ПРИВЕДЁННЫЙ ОТРЫВОК:

•••••

В последней песне лирический герой «выбил окна и дверь, и балкон уронил» (об этом же он будет мечтать в «Балладе о гипсе: «Балкон бы что ли сверху или автобус пополам — / Вот это боле-мене подходяще»), то Пров «в опочивальни рушил стены и входил. <.. > в какой-то спальне с маху стену прошибал».
Если в «Путешествии в прошлое» герой говорит: «И откуда взялось столько силы в руках?!», — то братья Пров и Николай были «огромадной, жуткой силы»14. А черновой вариант последней песни: «Сила прет из них нахально» (АР-8-91), — заставляет вспомнить раннее стихотворение «Есть здоровье бычее…» (конец 1950-х): «Изнутри всё прет талант, / Словно из вулкану»[2697]. О том, что из него «прет сила», иронически говорил и сам поэт: «Ну откуда в тебе это? Почему именно на тебе сошлось?! Где в тебе это кроется — в уме, сердце, душе?..
— Не-с-а… Вот отсюдова, снизу подпирает… Тута я гигант!»16.
Сравним заодно лексику в строках «Сила прет из них нахально» и «Изнутри всё прет талант» с «Маршем космических негодяев» и черновиком «Марша антиподов»: «По пространству-времени мы прем на звездолете» /1; 219/, «Гостеприимство ну так и прет» (АР-1-116).

•••••

УСЛОВИЕ ЗАДАНИЯ: Согласуются ли с отрывком о силе героев утверждения 1. В «Путешествии в прошлое» герой удивляется силе в своих руках. 2. Стихотворение «Есть здоровье бычее…» написано в середине 1960-х. 3. Братья Пров и Николай отличались слабым сложением. На каждое ответьте «да» или «нет» и дословно приведите решающие слова отрывка. Записи взяты из другого источника.

•••••

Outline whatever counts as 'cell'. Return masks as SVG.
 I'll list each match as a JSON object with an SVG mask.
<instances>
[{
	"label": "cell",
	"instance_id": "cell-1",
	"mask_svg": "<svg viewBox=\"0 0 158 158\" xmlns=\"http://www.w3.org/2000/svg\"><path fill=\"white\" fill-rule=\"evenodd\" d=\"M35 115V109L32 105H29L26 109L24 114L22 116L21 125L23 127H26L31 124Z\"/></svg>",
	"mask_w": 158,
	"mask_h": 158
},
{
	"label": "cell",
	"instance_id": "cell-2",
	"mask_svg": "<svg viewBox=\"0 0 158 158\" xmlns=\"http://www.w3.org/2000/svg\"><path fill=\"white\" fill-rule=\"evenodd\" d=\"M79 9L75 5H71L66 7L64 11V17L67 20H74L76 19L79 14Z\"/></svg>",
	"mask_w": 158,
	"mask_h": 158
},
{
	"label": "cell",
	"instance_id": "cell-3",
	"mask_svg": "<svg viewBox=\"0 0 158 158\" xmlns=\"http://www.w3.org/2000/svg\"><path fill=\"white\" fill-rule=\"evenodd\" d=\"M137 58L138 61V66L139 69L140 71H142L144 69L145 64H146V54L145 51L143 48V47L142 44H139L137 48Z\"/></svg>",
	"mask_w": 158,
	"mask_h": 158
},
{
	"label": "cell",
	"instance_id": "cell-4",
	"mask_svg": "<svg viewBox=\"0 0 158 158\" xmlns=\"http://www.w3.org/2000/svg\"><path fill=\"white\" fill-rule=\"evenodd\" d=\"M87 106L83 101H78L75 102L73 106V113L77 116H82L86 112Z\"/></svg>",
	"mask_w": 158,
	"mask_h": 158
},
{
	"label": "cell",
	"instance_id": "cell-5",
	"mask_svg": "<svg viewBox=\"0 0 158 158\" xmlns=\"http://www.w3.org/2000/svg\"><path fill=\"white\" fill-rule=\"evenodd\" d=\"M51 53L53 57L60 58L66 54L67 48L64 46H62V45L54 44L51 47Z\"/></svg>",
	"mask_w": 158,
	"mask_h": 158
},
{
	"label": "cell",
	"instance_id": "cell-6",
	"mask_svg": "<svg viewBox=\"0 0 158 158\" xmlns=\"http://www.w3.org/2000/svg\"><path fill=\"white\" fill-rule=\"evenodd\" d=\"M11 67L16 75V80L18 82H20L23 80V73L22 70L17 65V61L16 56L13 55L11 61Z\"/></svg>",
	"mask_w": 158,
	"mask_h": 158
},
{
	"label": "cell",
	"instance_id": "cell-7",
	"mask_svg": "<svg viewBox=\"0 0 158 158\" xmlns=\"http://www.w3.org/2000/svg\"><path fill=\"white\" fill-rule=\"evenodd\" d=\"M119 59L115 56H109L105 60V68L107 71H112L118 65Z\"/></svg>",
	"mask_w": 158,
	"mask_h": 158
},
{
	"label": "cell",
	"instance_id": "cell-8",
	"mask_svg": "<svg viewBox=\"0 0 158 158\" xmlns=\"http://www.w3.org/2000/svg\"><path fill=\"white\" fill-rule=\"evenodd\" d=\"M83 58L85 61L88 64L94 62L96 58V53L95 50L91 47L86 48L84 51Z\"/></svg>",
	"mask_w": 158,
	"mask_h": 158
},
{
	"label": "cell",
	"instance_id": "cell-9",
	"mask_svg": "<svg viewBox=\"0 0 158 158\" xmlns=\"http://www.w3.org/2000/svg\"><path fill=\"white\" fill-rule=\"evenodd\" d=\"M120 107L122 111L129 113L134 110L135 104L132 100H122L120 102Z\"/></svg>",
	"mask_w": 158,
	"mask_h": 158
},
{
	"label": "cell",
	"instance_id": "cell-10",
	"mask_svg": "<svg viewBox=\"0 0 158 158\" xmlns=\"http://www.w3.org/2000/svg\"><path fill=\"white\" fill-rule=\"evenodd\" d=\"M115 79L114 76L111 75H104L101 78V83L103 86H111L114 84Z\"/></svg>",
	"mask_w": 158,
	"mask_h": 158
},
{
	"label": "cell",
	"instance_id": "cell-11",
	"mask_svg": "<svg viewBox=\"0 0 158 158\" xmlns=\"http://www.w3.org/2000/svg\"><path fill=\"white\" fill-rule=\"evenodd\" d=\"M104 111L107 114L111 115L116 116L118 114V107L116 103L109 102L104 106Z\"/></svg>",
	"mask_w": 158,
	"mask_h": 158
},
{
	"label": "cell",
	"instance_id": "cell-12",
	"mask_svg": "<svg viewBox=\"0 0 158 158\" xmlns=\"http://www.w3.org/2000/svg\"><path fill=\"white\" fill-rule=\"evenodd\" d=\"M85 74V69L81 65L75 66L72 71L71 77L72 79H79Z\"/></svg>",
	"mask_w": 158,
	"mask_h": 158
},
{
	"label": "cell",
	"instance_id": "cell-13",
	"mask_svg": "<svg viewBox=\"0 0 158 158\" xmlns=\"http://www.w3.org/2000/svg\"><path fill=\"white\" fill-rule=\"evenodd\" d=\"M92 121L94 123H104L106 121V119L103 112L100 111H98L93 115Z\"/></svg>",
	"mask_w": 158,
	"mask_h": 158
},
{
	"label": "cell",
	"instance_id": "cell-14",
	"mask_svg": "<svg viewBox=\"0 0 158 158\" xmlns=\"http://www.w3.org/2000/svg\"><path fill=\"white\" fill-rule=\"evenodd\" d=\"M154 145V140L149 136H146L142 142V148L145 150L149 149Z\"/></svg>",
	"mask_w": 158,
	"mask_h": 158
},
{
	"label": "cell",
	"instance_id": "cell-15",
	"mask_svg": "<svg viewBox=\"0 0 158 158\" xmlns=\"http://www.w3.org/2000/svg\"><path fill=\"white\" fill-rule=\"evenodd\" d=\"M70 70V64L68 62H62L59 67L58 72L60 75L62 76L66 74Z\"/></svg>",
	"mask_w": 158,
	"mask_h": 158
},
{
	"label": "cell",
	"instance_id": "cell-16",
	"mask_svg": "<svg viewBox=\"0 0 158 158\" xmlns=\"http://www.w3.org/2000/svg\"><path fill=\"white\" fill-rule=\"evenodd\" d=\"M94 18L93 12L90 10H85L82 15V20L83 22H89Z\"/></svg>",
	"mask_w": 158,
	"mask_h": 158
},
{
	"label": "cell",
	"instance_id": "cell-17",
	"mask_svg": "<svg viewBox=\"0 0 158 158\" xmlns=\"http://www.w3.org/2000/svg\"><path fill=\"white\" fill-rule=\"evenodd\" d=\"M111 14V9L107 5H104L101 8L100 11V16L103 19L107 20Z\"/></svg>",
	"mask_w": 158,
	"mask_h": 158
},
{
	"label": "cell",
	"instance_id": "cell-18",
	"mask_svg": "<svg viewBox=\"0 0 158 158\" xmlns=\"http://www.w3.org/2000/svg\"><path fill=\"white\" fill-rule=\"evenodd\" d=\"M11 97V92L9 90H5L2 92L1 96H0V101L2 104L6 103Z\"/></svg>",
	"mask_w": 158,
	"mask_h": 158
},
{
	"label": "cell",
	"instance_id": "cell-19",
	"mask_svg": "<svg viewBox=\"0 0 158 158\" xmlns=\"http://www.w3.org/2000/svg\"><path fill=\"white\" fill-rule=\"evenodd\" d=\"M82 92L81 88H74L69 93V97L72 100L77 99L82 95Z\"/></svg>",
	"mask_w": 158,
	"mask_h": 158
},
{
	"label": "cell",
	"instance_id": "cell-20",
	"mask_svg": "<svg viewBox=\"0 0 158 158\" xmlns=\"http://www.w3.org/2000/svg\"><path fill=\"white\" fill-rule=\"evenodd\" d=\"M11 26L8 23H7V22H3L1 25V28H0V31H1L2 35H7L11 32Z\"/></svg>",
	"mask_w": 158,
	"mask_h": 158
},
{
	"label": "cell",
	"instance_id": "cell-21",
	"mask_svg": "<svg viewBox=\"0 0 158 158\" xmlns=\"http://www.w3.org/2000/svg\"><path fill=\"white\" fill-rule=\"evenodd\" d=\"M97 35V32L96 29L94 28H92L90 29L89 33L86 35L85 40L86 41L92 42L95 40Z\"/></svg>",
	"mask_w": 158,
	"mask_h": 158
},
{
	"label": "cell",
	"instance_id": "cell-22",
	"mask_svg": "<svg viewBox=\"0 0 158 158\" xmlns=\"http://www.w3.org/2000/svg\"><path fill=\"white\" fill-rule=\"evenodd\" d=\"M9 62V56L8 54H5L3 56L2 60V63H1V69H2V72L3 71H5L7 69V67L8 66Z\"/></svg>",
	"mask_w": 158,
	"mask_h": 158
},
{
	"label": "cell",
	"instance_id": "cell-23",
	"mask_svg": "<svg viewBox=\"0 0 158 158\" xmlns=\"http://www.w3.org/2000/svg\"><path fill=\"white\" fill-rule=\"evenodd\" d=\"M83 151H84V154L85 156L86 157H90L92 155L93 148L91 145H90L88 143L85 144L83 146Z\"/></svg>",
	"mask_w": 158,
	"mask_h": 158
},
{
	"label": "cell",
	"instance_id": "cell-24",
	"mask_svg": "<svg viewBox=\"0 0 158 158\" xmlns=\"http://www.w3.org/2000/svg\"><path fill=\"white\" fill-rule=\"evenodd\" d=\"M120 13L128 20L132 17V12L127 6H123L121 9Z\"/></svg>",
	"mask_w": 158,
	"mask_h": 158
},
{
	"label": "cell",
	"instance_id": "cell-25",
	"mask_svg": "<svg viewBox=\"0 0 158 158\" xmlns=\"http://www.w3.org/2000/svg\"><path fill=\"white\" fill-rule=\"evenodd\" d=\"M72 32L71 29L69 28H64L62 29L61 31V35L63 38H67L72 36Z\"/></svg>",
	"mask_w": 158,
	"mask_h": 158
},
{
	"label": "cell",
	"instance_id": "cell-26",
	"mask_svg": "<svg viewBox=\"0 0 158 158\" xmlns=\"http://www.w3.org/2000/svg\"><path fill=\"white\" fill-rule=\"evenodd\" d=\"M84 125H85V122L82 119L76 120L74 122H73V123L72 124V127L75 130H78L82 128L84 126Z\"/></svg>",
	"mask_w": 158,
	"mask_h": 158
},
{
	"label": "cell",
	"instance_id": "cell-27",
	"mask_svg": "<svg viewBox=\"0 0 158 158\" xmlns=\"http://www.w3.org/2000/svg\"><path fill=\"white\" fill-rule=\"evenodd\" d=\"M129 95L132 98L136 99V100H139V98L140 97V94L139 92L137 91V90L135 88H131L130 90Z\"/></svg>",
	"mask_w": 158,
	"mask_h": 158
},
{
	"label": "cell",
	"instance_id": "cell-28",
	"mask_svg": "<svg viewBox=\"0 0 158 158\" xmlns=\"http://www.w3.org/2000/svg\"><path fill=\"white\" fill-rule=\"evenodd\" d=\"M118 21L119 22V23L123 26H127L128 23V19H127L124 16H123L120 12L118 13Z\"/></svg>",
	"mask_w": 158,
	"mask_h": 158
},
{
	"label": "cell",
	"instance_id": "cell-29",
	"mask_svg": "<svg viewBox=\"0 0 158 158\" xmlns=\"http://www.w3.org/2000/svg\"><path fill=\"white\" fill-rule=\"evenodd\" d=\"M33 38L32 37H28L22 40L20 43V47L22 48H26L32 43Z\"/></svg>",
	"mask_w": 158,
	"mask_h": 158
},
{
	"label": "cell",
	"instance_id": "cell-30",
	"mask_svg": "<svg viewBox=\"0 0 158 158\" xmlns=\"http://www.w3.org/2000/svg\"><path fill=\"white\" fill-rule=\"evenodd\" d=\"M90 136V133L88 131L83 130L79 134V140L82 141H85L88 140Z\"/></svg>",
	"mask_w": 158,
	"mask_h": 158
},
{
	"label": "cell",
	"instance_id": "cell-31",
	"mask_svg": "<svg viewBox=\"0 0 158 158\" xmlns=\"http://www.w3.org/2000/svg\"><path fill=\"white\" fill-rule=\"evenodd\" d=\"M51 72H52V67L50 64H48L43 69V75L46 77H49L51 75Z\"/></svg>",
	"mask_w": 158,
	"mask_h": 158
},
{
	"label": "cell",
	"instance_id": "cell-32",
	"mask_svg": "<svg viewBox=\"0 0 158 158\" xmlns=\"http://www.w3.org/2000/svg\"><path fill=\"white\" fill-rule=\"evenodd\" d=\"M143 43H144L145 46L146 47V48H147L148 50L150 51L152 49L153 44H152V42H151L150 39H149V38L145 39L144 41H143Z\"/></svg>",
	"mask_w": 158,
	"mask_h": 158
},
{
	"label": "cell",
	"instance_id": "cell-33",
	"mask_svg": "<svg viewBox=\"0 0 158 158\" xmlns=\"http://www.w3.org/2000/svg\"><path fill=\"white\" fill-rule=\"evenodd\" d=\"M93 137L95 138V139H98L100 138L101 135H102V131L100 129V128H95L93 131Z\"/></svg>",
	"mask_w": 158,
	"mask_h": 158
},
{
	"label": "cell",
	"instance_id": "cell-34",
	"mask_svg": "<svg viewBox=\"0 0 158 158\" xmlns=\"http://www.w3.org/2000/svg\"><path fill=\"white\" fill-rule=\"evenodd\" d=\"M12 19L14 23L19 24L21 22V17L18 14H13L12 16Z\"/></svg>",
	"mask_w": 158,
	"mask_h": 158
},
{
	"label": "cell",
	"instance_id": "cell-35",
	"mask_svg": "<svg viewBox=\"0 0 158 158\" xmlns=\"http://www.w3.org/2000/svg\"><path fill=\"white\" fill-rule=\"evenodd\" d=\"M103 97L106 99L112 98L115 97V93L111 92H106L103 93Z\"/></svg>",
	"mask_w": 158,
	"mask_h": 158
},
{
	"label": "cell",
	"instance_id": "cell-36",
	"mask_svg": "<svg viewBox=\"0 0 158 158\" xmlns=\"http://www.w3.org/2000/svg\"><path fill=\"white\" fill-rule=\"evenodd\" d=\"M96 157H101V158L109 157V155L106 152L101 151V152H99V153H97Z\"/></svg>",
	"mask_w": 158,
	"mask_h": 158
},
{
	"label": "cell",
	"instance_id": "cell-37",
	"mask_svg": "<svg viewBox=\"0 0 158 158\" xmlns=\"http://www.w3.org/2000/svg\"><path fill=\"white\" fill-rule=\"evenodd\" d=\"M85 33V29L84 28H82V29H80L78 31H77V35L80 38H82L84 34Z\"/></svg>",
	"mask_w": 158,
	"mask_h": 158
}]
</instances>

•••••

ОТВЕТ НА ЗАДАНИЕ:
1. Да: «И откуда взялось столько силы в руках?!»
2. Нет: «(конец 1950-х)».
3. Нет: «огромадной, жуткой силы».